A Princely sum: the cost of getting probate valuations wrong
Prince’s estate has generated controversy since his death with reports of long-running family disputes.
In the latest development it appears that the estate has fallen foul of the IRS as according to the US revenue authorities the executors have allegedly undervalued the estate by 50%. As a result the IRS allege that the estate owes another $32.4 million in unpaid tax and penalties due to undervaluation of Prince’s music publishing and recordings.
The figures involved may be very high but, that aside, all UK taxable estates run the risk of a similar run in with HMRC should assets not be declared or if they are incorrectly valued. Long gone are the days when probate valuations could be submitted which do not directly reflect the open market value of an asset. Properties, for example, should be valued according to the “Red Book”, a manual containing rules and best practice guidance for chartered surveyors carrying out asset valuations.
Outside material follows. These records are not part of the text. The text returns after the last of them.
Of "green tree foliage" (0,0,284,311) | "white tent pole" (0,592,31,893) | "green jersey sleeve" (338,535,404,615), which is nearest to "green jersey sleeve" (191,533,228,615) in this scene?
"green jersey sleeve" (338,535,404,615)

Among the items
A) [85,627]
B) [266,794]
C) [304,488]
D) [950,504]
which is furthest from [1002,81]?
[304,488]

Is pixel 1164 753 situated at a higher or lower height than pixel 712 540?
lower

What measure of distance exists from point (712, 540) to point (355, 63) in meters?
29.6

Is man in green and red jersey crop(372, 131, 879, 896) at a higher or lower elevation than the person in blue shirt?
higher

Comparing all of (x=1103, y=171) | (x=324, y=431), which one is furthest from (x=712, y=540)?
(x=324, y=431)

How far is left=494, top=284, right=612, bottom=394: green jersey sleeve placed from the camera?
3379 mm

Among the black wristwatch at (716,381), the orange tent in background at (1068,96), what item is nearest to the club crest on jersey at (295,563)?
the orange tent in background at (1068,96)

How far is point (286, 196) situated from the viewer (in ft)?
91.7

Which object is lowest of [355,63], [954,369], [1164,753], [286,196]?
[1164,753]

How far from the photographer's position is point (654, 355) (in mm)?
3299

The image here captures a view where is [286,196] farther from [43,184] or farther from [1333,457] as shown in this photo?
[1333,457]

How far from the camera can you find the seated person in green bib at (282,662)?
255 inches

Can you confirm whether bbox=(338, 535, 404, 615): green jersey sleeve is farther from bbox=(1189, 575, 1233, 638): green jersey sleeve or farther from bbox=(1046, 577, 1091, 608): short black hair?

Some assets can be tricky to value: private company shares fall into this category as indeed does the value of a world famous singer’s back catalogue. If the estate has such assets it is essential that the executors instruct a specialist valuer who can negotiate with HMRC in due course should the Share Valuation Division challenge a valuation.
Every asset should be valued and declared down to arrears of State Pension and income tax repayments that might be due to the estate.
Getting the tax right
It is not only the assets in an estate that affect the amount of inheritance tax that is payable. If the deceased person gave away assets in the seven years before their death such gifts fail to reduce the tax payable on death and full details must be given to HMRC. Executors must take reasonable steps to find out whether gifts have been made, checking seven years of bank statements, for example, and making enquiries of the family and beneficiaries as to whether they are aware of gifts.
Tax calculations can also be affected by claiming reliefs and exemptions from inheritance tax so it is essential to ensure that none of these claims have been over-inflated. For example if the deceased was widowed steps should be taken to check the terms of their late spouse’s Will. This is to ascertain whether any of their inheritance tax nil rate band had been used on gifts under their Will to non-exempt beneficiaries (such as their children), as this will affect the amount of transferable nil rate claimable by the deceased and the tax due on their estate.
The forms submitted to HMRC detailing the estate’s assets, liabilities and tax due will be carefully examined and HMRC will make enquiries if they are concerned about any aspect. Executors should remember that they are personally liable up to the extent of the estate’s assets for any underpaid tax. The IRS are imposing a $6.4 million penalty on Prince’s estate for the alleged inaccuracies and HMRC have the same power to impose penalties here, which can be as much as 100% of the extra tax due.
The role of an executor can be an onerous one, but it can also be expensive, if great care is not taken to ensure that all is as correct as it can be.